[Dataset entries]

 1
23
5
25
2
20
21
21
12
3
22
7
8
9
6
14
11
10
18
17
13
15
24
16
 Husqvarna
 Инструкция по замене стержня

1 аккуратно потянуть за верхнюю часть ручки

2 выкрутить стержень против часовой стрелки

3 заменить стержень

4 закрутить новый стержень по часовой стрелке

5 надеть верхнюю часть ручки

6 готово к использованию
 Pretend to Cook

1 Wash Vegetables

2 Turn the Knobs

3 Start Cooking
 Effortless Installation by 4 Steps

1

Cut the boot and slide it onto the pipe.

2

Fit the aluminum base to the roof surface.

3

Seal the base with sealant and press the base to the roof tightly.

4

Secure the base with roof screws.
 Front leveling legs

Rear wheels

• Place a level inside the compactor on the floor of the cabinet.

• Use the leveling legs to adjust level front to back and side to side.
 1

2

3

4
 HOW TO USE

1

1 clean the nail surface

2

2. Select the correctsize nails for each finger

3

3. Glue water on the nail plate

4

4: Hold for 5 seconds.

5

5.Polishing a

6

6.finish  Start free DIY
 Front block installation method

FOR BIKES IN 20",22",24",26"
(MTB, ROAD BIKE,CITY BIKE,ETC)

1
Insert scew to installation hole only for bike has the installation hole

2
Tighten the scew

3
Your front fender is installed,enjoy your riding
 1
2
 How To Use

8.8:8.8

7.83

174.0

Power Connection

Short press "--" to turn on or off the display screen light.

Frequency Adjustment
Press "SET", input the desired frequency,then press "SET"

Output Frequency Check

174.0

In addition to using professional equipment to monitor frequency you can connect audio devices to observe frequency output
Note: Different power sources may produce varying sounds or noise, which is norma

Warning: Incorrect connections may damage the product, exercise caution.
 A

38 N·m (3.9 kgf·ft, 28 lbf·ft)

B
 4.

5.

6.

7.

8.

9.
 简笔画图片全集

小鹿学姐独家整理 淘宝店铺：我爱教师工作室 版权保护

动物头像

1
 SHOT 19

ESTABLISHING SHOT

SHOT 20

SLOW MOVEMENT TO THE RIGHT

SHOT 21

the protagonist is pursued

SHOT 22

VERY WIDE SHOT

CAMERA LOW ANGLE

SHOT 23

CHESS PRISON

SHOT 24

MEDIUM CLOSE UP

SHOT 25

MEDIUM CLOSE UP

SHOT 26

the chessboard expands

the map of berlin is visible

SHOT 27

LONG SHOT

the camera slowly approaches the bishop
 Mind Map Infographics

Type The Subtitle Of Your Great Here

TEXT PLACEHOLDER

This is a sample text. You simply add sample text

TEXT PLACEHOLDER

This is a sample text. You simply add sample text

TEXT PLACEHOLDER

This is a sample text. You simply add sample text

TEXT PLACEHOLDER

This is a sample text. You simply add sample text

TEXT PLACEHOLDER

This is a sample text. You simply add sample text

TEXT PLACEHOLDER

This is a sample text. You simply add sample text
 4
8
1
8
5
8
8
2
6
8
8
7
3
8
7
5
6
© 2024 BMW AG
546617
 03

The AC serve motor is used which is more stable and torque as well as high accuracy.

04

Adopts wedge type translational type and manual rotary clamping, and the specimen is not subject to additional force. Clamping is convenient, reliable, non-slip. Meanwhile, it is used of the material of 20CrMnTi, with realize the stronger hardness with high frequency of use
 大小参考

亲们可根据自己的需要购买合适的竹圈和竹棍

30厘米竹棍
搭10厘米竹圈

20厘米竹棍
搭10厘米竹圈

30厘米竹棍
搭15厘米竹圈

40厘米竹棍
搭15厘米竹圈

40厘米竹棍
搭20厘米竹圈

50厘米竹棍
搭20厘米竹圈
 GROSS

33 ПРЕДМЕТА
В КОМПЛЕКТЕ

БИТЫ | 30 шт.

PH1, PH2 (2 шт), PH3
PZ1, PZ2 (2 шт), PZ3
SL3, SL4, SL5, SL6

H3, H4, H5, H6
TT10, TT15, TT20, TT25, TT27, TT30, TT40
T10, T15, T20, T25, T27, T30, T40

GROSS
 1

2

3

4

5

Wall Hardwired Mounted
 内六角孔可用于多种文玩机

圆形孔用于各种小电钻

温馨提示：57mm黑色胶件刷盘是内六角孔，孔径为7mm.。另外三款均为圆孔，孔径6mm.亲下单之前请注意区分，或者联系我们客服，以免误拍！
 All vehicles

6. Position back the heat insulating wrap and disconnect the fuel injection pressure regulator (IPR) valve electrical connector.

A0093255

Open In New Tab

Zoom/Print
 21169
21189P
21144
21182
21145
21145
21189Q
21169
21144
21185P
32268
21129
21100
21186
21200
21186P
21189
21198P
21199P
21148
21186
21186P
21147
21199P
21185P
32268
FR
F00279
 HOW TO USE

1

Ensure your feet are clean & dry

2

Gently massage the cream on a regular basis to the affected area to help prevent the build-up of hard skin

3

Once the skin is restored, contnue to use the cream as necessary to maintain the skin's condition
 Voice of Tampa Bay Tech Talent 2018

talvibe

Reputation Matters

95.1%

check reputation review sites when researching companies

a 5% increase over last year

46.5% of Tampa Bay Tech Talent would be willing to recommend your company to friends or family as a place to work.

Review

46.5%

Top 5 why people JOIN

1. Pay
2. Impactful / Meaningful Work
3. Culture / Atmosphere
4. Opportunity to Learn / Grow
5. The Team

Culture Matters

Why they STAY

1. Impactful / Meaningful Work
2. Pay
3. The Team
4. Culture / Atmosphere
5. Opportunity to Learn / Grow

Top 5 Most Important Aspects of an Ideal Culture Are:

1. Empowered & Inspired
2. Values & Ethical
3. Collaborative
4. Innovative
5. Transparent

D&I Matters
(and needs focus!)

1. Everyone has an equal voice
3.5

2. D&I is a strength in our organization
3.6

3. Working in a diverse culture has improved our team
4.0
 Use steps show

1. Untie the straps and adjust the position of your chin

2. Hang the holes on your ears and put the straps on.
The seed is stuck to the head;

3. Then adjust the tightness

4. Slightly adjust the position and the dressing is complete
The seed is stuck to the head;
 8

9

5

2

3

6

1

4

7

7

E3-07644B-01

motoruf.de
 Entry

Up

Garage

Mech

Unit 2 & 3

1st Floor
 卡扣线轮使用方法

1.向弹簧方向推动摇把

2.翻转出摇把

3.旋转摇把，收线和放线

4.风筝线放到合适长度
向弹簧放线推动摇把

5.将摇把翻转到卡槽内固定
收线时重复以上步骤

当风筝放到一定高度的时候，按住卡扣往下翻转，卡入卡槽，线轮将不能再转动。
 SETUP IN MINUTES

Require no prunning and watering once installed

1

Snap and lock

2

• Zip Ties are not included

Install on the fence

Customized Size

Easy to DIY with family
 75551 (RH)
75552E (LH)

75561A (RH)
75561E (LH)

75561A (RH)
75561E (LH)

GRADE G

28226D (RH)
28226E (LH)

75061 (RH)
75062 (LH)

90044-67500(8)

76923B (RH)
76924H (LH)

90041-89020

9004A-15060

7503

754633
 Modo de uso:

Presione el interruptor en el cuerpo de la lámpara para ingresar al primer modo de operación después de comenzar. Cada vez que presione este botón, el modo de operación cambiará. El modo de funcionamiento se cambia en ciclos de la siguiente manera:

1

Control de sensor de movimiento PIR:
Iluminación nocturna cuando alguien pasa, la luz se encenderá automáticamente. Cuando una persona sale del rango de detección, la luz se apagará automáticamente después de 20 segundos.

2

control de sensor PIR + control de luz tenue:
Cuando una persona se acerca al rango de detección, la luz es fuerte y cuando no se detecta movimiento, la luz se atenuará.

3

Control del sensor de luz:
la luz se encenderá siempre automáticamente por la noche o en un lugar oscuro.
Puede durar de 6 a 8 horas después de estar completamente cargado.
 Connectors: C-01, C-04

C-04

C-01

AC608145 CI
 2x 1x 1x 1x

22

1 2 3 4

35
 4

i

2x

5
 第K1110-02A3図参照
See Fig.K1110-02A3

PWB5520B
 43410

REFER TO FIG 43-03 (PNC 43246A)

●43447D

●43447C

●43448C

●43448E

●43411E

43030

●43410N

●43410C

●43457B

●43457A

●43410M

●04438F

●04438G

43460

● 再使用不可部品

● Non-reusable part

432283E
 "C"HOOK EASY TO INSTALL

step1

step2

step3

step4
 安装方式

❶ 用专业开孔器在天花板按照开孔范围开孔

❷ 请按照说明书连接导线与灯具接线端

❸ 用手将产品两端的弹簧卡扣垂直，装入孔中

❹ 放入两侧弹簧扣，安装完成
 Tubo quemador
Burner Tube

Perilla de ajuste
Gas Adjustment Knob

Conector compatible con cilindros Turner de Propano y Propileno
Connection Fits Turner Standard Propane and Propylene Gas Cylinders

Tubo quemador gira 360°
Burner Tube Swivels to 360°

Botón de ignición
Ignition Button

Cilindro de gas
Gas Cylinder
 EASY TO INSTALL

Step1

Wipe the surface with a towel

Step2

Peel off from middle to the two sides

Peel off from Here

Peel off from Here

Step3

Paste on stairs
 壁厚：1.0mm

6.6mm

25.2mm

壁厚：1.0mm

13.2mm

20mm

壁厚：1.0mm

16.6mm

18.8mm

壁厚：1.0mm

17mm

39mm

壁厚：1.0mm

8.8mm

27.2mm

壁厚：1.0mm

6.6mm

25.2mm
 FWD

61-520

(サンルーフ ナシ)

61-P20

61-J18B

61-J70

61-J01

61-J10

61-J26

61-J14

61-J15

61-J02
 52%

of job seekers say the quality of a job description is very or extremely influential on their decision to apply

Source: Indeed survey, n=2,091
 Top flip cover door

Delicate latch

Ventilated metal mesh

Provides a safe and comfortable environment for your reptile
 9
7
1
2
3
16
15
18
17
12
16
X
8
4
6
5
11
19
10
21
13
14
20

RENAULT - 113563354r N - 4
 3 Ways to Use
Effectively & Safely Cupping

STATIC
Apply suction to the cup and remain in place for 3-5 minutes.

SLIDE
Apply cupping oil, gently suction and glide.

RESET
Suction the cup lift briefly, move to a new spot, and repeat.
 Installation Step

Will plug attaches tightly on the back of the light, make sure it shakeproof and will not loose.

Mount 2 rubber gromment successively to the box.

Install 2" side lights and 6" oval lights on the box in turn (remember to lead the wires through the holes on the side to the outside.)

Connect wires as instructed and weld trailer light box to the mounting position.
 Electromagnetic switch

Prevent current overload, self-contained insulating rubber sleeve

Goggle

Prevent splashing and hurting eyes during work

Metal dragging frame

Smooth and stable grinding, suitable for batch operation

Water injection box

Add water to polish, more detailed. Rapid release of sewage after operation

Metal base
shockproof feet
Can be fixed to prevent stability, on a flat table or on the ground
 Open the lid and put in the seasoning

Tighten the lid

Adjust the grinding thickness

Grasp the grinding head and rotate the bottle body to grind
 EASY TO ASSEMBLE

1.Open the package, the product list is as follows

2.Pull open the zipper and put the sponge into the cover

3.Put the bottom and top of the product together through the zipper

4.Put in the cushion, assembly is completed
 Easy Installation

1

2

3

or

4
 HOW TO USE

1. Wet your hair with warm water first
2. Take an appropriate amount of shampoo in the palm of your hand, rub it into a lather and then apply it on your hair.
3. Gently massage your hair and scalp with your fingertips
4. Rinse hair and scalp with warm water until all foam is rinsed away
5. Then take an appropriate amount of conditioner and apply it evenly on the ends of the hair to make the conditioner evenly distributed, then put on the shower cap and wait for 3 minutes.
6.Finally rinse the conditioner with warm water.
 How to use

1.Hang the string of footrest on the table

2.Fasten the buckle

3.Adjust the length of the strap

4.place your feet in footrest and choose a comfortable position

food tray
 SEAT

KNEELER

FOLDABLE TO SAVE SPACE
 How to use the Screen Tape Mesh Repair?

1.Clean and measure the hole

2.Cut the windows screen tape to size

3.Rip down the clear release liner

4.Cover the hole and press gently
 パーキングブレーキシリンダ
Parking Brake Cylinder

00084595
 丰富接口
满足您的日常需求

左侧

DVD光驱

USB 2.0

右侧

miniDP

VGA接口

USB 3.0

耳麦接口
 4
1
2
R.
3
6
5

• **WHAT IS NEEDED**
Find "injection" in the preceding records. Copy each line that holds it.

• **TASK OUTPUT**
6. Position back the heat insulating wrap and disconnect the fuel injection pressure regulator (IPR) valve electrical connector.
Water injection box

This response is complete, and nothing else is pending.